Justice Kagan envisioned a new statute that would address artificial intelligence, one that would inevitably have loopholes and ambiguities.
“Congress can hardly see a week into the future regarding this issue, much less a year or a decade into the future,” he said, adding: “Congress knows that this court and the lower courts are not competent to decide all issues.” the questions about AI that will arise in the future.”
Judge Jackson is recused from the New Jersey case, Loper Bright Enterprises v. Raimondo, No. 22-451, having participated in it as a judge of the federal court of appeals. In an unusual move, the Supreme Court agreed to hear a nearly identical Rhode Island case, Relentless Inc. v. Department of Commerce, No. 22-1219, five months after agreeing to hear the New Jersey case.
This may have been a sign that the court wanted to have nine members as it considers whether to overturn an important precedent.
Paul D. Clement, a lawyer for the New Jersey fishermen, said Chevron had made life too easy for Congress, which can enact ambiguous statutes and let agencies determine what they mean. “Chevron makes it very easy for them not to address difficult problems and forge a permanent solution,” he said.
The fishermen are represented by two conservative groups, the Cause of Action Institute and the New Civil Liberties Alliance. Both have financial ties to the network of foundations and advocacy organizations funded by Charles Koch, a billionaire who has long supported conservative and libertarian causes.
The judges debated the practical impact of their eventual ruling, expected in June, with some saying Chevron had already largely fallen from grace.
“To what extent is this a real question on the ground?” Chief Justice Roberts questioned Román Martínez, a lawyer for the Rhode Island fishermen, noting that the Supreme Court had not decided a case using the doctrine in years.

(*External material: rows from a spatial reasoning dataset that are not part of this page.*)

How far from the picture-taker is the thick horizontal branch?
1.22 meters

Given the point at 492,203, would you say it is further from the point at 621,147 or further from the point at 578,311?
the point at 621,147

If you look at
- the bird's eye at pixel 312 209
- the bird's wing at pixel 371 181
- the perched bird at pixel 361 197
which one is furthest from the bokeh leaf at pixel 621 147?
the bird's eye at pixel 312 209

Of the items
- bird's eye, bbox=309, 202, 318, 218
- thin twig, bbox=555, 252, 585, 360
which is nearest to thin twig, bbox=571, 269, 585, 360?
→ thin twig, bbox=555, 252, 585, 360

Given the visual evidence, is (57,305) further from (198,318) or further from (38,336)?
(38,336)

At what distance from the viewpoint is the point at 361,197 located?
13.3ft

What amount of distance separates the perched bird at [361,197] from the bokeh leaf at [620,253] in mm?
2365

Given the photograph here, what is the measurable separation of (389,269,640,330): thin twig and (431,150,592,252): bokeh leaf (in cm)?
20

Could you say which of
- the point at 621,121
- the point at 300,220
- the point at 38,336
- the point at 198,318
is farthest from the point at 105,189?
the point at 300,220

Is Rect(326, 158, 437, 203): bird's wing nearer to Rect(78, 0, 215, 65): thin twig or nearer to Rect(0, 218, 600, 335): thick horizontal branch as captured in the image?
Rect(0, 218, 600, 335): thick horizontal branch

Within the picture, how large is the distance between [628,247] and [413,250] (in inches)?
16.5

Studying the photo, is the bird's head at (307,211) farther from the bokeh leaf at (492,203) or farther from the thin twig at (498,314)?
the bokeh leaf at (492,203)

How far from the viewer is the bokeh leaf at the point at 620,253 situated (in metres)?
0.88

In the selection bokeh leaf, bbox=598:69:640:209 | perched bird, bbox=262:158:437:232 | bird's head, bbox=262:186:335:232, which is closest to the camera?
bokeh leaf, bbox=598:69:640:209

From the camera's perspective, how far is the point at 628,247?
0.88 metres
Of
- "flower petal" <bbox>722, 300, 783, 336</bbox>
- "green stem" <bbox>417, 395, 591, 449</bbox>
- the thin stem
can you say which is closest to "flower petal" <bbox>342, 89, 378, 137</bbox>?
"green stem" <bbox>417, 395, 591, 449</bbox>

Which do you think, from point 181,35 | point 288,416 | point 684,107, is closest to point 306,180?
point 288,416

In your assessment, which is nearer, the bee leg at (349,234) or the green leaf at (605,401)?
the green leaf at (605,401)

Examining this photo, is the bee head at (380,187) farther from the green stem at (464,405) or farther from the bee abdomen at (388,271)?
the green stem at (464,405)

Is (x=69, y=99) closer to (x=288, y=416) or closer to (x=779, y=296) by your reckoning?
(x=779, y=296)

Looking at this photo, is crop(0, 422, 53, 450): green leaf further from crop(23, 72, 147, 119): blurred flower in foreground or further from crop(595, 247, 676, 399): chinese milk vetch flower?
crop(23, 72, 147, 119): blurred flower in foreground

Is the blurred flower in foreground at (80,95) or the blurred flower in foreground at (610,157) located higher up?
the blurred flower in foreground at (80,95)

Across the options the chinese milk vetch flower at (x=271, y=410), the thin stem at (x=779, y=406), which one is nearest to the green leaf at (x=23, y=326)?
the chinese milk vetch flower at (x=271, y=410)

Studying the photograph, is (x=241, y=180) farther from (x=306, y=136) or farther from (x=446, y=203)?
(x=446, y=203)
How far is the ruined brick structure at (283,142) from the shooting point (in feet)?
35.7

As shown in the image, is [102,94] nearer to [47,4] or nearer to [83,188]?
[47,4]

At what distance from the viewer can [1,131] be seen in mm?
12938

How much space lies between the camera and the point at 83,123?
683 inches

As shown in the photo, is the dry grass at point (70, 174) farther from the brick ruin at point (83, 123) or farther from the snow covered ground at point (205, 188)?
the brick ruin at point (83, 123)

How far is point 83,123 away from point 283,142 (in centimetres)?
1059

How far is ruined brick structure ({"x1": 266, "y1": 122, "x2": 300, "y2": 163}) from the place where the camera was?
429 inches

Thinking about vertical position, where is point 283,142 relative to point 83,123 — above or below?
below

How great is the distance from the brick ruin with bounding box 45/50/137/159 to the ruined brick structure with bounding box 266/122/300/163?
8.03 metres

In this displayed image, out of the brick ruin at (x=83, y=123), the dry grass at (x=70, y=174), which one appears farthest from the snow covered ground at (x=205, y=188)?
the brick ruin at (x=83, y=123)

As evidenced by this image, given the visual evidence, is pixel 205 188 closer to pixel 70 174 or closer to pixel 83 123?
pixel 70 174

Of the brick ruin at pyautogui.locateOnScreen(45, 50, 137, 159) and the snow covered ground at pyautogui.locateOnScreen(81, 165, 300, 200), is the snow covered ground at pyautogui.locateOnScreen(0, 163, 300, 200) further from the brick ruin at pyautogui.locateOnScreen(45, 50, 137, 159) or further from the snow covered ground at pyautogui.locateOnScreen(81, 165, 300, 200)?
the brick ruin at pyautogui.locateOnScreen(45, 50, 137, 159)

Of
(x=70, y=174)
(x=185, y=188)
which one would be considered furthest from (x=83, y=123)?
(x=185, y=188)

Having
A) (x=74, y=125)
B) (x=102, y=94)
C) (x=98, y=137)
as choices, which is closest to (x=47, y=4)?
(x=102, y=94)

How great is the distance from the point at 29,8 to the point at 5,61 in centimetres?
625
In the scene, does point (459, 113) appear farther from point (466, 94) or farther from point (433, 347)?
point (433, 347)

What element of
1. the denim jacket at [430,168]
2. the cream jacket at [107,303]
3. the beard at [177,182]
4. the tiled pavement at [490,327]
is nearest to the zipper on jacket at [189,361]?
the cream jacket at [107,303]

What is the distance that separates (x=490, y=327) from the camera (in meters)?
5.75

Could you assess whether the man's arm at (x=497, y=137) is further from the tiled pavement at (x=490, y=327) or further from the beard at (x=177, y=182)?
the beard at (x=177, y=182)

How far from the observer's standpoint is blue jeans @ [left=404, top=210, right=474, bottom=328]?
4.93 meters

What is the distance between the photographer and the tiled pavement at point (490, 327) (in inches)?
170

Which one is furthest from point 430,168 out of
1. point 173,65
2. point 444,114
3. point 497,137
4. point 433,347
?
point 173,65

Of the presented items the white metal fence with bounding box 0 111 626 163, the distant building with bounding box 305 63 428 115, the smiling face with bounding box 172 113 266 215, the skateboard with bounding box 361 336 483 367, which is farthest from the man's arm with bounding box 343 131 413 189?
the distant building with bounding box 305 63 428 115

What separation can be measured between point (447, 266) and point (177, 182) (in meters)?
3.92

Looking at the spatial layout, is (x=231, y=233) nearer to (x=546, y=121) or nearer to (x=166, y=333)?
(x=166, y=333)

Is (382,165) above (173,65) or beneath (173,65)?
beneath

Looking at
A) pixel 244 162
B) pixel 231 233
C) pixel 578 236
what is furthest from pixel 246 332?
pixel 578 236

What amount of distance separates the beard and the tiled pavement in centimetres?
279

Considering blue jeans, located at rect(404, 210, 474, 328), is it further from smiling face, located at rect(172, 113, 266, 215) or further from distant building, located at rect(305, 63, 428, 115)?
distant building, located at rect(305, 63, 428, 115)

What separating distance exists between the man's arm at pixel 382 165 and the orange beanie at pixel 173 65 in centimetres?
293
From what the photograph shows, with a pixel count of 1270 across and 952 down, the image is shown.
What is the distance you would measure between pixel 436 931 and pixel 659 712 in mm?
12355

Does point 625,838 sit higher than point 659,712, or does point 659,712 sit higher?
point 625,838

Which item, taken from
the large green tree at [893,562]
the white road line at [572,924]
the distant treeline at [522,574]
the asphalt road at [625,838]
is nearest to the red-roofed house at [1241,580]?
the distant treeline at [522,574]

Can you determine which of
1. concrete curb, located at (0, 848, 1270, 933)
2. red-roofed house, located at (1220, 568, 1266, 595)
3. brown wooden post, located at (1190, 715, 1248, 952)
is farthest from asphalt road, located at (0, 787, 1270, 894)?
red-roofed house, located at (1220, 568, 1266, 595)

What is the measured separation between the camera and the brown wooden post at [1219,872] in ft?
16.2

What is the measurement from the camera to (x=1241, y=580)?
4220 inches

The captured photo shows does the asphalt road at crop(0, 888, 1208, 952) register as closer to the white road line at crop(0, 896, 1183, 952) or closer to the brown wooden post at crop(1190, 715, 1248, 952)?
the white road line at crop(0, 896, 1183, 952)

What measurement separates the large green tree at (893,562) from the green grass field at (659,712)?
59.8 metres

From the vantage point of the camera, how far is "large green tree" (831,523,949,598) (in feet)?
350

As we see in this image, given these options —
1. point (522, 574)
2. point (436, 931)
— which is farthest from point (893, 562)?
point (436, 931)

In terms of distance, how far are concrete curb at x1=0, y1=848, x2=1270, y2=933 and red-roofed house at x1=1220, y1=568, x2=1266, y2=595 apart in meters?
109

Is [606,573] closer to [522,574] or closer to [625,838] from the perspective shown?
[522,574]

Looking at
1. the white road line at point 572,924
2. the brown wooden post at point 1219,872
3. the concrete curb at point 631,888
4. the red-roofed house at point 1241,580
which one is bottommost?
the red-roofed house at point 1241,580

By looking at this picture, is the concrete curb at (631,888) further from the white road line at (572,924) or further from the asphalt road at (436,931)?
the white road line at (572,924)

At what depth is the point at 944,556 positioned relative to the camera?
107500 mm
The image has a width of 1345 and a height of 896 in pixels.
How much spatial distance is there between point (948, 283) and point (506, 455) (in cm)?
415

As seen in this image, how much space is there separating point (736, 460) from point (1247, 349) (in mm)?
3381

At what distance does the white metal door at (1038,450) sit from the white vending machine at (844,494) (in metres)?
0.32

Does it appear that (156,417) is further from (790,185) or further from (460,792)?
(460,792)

Martinez said lower courts continued to decide cases under Chevron, as they did in cases before the court.
The justices were also concerned whether a decision overturning the decision would lead to countless challenges to previous rulings under the doctrine. “Isn't the door then open for litigants to return?” Judge Barrett asked, adding, “Isn't this causing an avalanche of litigation?”
The arguments drew a few dozen protesters outside the courthouse, despite the winter cold. Those gathered opposed the court overturning the Chevron doctrine.
After the argument, Meghan Lapp, fishing liaison for Seafreeze, a fishing company that operates some of the fishing vessels involved in the case, spoke in front of the Supreme Court and described a years-long attempt to challenge the regulation of a maritime agency.
“Frankly, no one cared,” he said. “The agency is not afraid of us. “They are not afraid of the little one because they know that they receive judicial deference.”
He added: “I hope that ends here today.”
Abbie VanSickle contributed with reports.